I can translate the answers to you:

---

> What marketshare do you think iphone needs to make such an impact?

5%

> And why do you think it will gain that huge marketshare?

Because of iPod (because iPod already has quite a bit of market share).

> Its the first "nice looking internet in your pocket". But is that enough to take over the mobile world?

Actually, iPhone is much more than just that.

> First Mover = guaranteed success?

No, of course being first mover does not alone guarantee success.

---

Then again, pg was wrong is his main point that either Flash or Microsoft's Silverlight would take over the world.

https://news.ycombinator.com/item?id=32994


That seems like a strange interpretation of the comment you linked. He was responding to the question of how much market share the iPhone needs to make an impact; not predicting an upper bound on the market share.


Back in the '90s, I read a book called the "Zen of Windows 95 Programming." The author started off with (paraphrased) "If you're reading this 25 years in the future, and are having a laugh, here's the state of things in '95"

I did re-read that section again 25 years later...


Did you have a laugh?


I am terrified to read my own comments from a year ago... I can't even imagine 25 or 30 years from now.


I'm afraid to read what I wrote last month, I cringe at the though of myself reading old posts.


<^> this - adaptability is of far greater utility than stubbornness.


You probably will.

I mean, here's a piece of mine from 25 years ago.

https://archive.org/details/PersonalComputerWorldMagazine/PC...

I stand by that.

But I wrote things for the Register when I started there full-time 3.3 years ago that now I look at with some regret. I'm learning. I'm changing.

We all learn and we all change. That is good. When you stop changing, you are dead.

Don't be worried about changing your mind. Be worried about if you stop doing so.


Don't focus on how naive you were then, think about how much you've grown since. Well done!

Imagine if you don't learn anything new in the next 25 years, and all your opinions stay completely stagnant. What a waste of 25 years that will be.


How about retrospective ranking of comments based on their ability to correctly predict the future? Call it Hacker Old Golds?


Easily available are AskReddit threads from 2014 asking predictions about 2024


Fun fact, Reddit only soft deletes your comments. So all those people using Reddit deletion/comment mangling services to protest only deprive their fellow users of their insights. Reddit Inc. can still sell your data.


It makes reddit less valuable as a source of info.

I already click on reddit search results less after hitting now-dead search results a bunch of times.

That's less views and less mindshare.


Reddit will restore your comments even if you replace them with lorem ipsum with a script.


Back around 2003 our director said "This customer wants to put our camera chip in a phone." I thought it was a dumb idea.

I remember when the first iPhone was released in Jan 2007 that Jobs said all the non-Apple apps would be HTML based.

I thought it was dumb.
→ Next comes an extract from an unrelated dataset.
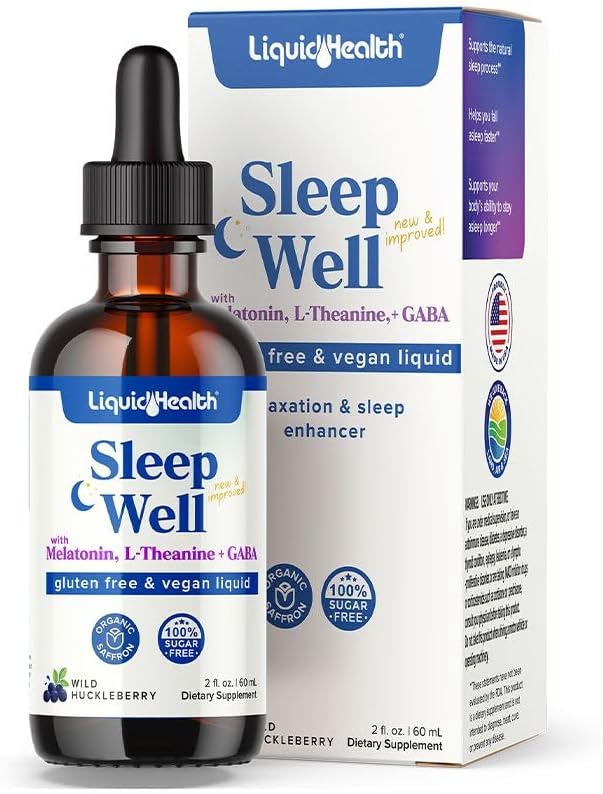 Liquid Health Sleep Well melatonin drops front view of dropper bottle and packaging box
Release a development environment and there will be thousands of apps that do stuff they couldn't even think of.

The App Store was started in July 2008.


We’re not that optimistic about the future here.
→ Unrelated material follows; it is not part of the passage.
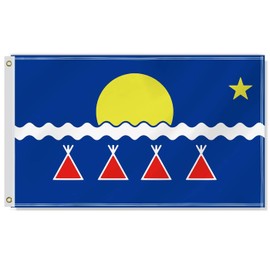 3×5 FT Tlicho Nation Flag,Large Флаг Тличо First Nations Indigenous Tribe Decor,Native Double Side Digital Printed 150D Polyester Banner With Canvas Header Brass Grommet For Outdoor Indoor Parade Car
Maybe someone will hide a copy of HN in a durable format in a cave and someone will rediscover it one day.


Last time I checked, parchment was the most durable medium mankind ever used on a regular basis.

I find it an interesting question to ponder what we consider worthwhile retaining for more than 2000 years (from my personal library, perhaps just the Bible, TAOCP, SICP, GEB and Feynman's physics lectures and some Bach organ scores).

EDIT: PS: Among the things "Show HN" has not yet seen is a RasPi based parchment printer...


It would be an interesting project to create an entire archive of books of HN discussions and preserve them for hundreds of years for archivists to explore. I hope they find this comment.


hopefully people have progressed to the point where hn has been completely forgotten


Are you sure?

The husk of slashdot is still around.